Reproduce every one of the following rows word for word, from the first through the last.
★ ★ ★ ★ ★ ★ ★
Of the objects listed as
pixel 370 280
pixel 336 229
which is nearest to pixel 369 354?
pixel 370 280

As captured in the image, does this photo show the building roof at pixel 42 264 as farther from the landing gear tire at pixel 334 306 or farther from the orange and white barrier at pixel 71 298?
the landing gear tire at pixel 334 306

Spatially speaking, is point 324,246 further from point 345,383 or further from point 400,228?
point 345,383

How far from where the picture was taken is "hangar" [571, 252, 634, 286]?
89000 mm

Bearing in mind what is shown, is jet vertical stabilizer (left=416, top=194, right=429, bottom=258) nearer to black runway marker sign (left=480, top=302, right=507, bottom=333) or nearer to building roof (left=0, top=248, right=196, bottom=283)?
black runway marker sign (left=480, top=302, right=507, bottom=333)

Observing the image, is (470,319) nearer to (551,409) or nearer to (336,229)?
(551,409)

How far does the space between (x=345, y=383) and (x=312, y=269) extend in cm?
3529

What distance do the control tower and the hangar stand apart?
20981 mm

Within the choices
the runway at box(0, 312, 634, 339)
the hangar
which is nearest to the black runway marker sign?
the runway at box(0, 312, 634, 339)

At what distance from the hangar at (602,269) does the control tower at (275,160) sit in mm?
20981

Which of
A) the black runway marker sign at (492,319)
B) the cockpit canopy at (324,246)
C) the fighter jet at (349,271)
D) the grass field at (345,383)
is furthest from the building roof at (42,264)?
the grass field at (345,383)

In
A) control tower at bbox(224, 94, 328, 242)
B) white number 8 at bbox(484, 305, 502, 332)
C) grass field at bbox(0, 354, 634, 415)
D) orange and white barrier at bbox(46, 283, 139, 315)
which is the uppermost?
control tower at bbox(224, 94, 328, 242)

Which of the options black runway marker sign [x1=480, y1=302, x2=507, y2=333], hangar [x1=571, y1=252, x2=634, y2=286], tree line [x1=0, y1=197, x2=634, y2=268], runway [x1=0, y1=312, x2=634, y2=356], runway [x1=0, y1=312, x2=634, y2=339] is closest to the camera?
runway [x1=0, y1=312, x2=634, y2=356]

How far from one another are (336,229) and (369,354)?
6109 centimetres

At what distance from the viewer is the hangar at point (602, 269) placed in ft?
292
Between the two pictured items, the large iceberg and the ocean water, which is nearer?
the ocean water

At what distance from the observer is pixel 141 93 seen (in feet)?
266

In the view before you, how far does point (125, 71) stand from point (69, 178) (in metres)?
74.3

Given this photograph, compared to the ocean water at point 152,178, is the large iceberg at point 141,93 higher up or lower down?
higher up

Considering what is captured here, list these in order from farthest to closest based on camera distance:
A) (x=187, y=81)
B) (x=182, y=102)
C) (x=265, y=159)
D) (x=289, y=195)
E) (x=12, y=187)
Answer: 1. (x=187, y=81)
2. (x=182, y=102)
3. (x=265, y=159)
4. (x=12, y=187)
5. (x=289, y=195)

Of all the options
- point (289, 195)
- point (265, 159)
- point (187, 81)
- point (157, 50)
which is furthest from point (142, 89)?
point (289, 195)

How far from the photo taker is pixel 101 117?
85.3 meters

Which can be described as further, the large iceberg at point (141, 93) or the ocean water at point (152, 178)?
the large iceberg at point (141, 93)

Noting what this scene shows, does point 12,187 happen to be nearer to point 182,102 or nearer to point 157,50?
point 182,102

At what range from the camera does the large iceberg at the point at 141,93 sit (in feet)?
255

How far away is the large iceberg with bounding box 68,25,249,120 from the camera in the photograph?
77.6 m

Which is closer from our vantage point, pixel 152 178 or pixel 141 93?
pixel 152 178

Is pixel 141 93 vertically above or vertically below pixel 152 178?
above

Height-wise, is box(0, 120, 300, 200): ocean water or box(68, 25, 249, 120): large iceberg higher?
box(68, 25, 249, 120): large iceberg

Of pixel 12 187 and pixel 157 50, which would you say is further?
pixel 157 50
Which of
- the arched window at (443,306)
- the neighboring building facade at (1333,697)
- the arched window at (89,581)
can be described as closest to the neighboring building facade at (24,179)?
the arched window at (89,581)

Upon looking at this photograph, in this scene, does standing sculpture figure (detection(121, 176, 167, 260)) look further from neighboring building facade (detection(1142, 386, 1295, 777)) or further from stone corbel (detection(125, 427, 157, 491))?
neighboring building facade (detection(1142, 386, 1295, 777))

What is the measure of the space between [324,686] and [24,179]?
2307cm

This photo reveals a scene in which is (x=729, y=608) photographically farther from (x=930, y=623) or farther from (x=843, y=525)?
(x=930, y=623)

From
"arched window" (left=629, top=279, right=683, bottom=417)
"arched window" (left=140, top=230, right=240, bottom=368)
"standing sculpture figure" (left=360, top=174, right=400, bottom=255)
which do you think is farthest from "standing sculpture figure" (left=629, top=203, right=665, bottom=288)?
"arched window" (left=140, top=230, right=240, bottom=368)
★ ★ ★ ★ ★ ★ ★
▶ [Answer for the task]:
Of the objects listed as
pixel 370 280
pixel 336 229
which is nearest to pixel 369 354?
pixel 370 280

As captured in the image, does this photo show the building roof at pixel 42 264 as farther from the landing gear tire at pixel 334 306 or farther from the orange and white barrier at pixel 71 298?
the landing gear tire at pixel 334 306

Spatially speaking, is point 324,246 further from point 345,383 or further from point 400,228?
point 345,383

How far from where the picture was taken is "hangar" [571, 252, 634, 286]?
89000 mm

Bearing in mind what is shown, is jet vertical stabilizer (left=416, top=194, right=429, bottom=258) nearer to black runway marker sign (left=480, top=302, right=507, bottom=333) or nearer to building roof (left=0, top=248, right=196, bottom=283)?
black runway marker sign (left=480, top=302, right=507, bottom=333)

Observing the image, is (470,319) nearer to (551,409) or nearer to (336,229)?
(551,409)

How far does the space between (x=345, y=383) and (x=312, y=269) extend in cm?
3529

What distance do the control tower and the hangar stand apart?
20981 mm

Within the choices
the runway at box(0, 312, 634, 339)
the hangar
which is nearest to the black runway marker sign?
the runway at box(0, 312, 634, 339)

At what distance from the hangar at (602,269) does the control tower at (275,160) sit in mm?
20981

Which of
A) the black runway marker sign at (492,319)
B) the cockpit canopy at (324,246)
C) the fighter jet at (349,271)
D) the grass field at (345,383)
is furthest from the building roof at (42,264)?
the grass field at (345,383)

In
A) control tower at bbox(224, 94, 328, 242)
B) white number 8 at bbox(484, 305, 502, 332)
C) grass field at bbox(0, 354, 634, 415)
D) orange and white barrier at bbox(46, 283, 139, 315)
which is the uppermost?
control tower at bbox(224, 94, 328, 242)

Which of the options black runway marker sign [x1=480, y1=302, x2=507, y2=333], hangar [x1=571, y1=252, x2=634, y2=286], tree line [x1=0, y1=197, x2=634, y2=268], runway [x1=0, y1=312, x2=634, y2=356], runway [x1=0, y1=312, x2=634, y2=339] is closest to the camera?
runway [x1=0, y1=312, x2=634, y2=356]

How far from one another are (336,229) and (369,354)?
6109 centimetres

At what distance from the viewer is the hangar at point (602, 269) placed in ft?
292
Between the two pictured items, the large iceberg and the ocean water, which is nearer?
the ocean water

At what distance from the observer is pixel 141 93 seen (in feet)?
266

In the view before you, how far does point (125, 71) stand from point (69, 178) (in metres)?
74.3

Given this photograph, compared to the ocean water at point 152,178, is the large iceberg at point 141,93 higher up or lower down?
higher up

Considering what is captured here, list these in order from farthest to closest based on camera distance:
A) (x=187, y=81)
B) (x=182, y=102)
C) (x=265, y=159)
D) (x=289, y=195)
E) (x=12, y=187)
Answer: 1. (x=187, y=81)
2. (x=182, y=102)
3. (x=265, y=159)
4. (x=12, y=187)
5. (x=289, y=195)

Of all the options
- point (289, 195)
- point (265, 159)
- point (187, 81)
- point (157, 50)
which is furthest from point (142, 89)?
point (289, 195)

How far from the photo taker is pixel 101 117?
85.3 meters

Which can be described as further, the large iceberg at point (141, 93) or the ocean water at point (152, 178)?
the large iceberg at point (141, 93)

Noting what this scene shows, does point 12,187 happen to be nearer to point 182,102 or nearer to point 157,50?
point 182,102

At what range from the camera does the large iceberg at the point at 141,93 sit (in feet)?
255

How far away is the large iceberg with bounding box 68,25,249,120 from the camera in the photograph?
77.6 m

Which is closer from our vantage point, pixel 152 178 or pixel 141 93?
pixel 152 178

Is pixel 141 93 vertically above or vertically below pixel 152 178?
above

Height-wise, is box(0, 120, 300, 200): ocean water or box(68, 25, 249, 120): large iceberg higher?
box(68, 25, 249, 120): large iceberg

Of pixel 12 187 and pixel 157 50, which would you say is further?
pixel 157 50
Which of
- the arched window at (443,306)
- the neighboring building facade at (1333,697)
- the arched window at (89,581)
can be described as closest to the neighboring building facade at (24,179)?
the arched window at (89,581)

Upon looking at this photograph, in this scene, does standing sculpture figure (detection(121, 176, 167, 260)) look further from neighboring building facade (detection(1142, 386, 1295, 777)) or further from stone corbel (detection(125, 427, 157, 491))?
neighboring building facade (detection(1142, 386, 1295, 777))

What is the measure of the space between [324,686] and [24,179]?
2307cm

This photo reveals a scene in which is (x=729, y=608) photographically farther from (x=930, y=623) or farther from (x=843, y=525)?
(x=930, y=623)

From
"arched window" (left=629, top=279, right=683, bottom=417)
"arched window" (left=140, top=230, right=240, bottom=368)
"standing sculpture figure" (left=360, top=174, right=400, bottom=255)
which do you think is farthest from "standing sculpture figure" (left=629, top=203, right=665, bottom=288)?
"arched window" (left=140, top=230, right=240, bottom=368)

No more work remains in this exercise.